● **Trecho do texto**
Verdadeiro ou falso? “Administrei a vacina contra parvo e o filhote ficou doente”. Valéria explica que, antigamente, eram comuns casos de reversão à virulência e, hoje, é um evento raro. “Um exemplo é o de cães que, após receberem a vacina de parvovirose, apresentaram gastroenterite. Desenvolveram esse quadro porque estavam incubando o próprio vírus, possuíam outro enteropatógeno associado ou foram submetidos à mudança de dieta brusca. É um mito dizer que essa vacina causa gastroenterite ou parvovirose”, assegura.

O local recomendado para vacinação em felinosé a pata, por conta de possíveis surgimentosde neoplasias (Foto: reprodução)
“Comprei um rottweiler e me falaram que ele pode morrer de parvovirose”. Como declara a profissional, o pet pode vir a óbito por conta da doença mesmo tomando 20 doses da vacina apenas por não ser responsivo. Existe comprovação de várias linhagens genéticas de cães e gatos que não são responsivos à vacina, do mesmo jeito que alguns estudantes de Medicina Veterinária que recebem a imunização contra raiva não respondem. No caso dos cães, não adianta o veterinário prometer um esquema mágico que deixará o animal protegido. Se ele for de uma linhagem que não responde, estará susceptível”, afirma.
“Raça é um fator de risco para parvovirose”. Como indicado por Valéria, não existem comprovações científicas sobre isso, o que existe é uma maior susceptibilidade quando o animal é puro de raça ou quando ele é misto. “Então, qual seria a solução para um cão de raça considerada mais predisponente? Principalmente no rottweiler, constituir a sorologia e mostrar para o tutor que o pet não respondeu à vacina e, assim, terá que ficar um bom tempo isolado, sem ir para uma praça pública ou hotel, porque, talvez, ele não tenha, realmente, imunidade”, alerta e adiciona os dobermans a este grupo.
“Tenho medo de aplicar a vacina para leucemia e raiva em gatos, porque ela dá câncer”. Há possibilidade, de acordo com a especialista, dessas vacinas causarem sarcoma de aplicação, porém, já se sabe que esses animais que possuem sarcoma pós vacina também podem desenvolvê-lo por qualquer aplicação, inclusive após colocação de chip. “Há controvérsias sobre a vacinação como a culpada, principalmente sobre a afirmação de que as vacinas inativadas são causadoras de sarcomas porque contém adjuvantes. No entanto, isso não é comprovado cientificamente. O gatilho para a formação do tumor é a inflamação crônica que a aplicação acaba causando. Por isso, o local recomendado, atualmente, para fazer vacina em felinos, é a pata. Desse modo, caso apareça alguma neoplasia, a amputação do membro é considerada uma opção, uma vez que a retirada do tumor é uma das poucas alternativas de tratamento e aumenta a sobrevida do animal”, orienta.

● **Material fornecido**
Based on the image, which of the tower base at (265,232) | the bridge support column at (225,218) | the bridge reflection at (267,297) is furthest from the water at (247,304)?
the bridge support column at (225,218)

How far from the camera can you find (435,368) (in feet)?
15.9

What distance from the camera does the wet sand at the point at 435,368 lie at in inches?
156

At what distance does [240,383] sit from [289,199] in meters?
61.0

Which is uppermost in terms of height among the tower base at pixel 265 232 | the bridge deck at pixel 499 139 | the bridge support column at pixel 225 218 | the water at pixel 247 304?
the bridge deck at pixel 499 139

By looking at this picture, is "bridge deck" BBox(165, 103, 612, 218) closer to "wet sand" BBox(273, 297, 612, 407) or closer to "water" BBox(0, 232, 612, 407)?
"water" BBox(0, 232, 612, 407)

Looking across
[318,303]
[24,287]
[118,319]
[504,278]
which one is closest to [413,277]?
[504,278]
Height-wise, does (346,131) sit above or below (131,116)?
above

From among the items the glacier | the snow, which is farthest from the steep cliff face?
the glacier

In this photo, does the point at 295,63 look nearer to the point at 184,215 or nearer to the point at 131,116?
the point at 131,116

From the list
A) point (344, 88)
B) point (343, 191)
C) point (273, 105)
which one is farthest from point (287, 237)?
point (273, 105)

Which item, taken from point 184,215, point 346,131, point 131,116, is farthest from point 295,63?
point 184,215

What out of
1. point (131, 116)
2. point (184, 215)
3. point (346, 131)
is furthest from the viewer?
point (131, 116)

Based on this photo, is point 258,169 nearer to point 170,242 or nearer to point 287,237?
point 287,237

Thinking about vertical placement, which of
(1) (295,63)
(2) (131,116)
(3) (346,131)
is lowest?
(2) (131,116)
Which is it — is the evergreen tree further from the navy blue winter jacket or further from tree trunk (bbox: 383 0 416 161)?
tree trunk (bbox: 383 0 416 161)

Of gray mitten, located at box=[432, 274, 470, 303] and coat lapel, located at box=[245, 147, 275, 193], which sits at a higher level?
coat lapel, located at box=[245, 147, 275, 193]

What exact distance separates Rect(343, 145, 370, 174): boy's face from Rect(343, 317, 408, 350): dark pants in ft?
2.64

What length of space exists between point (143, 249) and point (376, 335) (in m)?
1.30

● **A fazer**
Reescreva de forma mais concisa o parágrafo do texto sobre vacinação de cães e gatos que começa com "Verdadeiro ou falso?", preservando os fatos principais. O material acima provém de outra fonte.

● **Resposta**
Segundo Valéria, a reversão à virulência era comum antigamente, mas hoje é rara. Cães que tiveram gastroenterite depois da vacina de parvovirose já estavam incubando o vírus, tinham outro enteropatógeno associado ou passaram por uma mudança brusca de dieta. Afirmar que essa vacina causa gastroenterite ou parvovirose é um mito.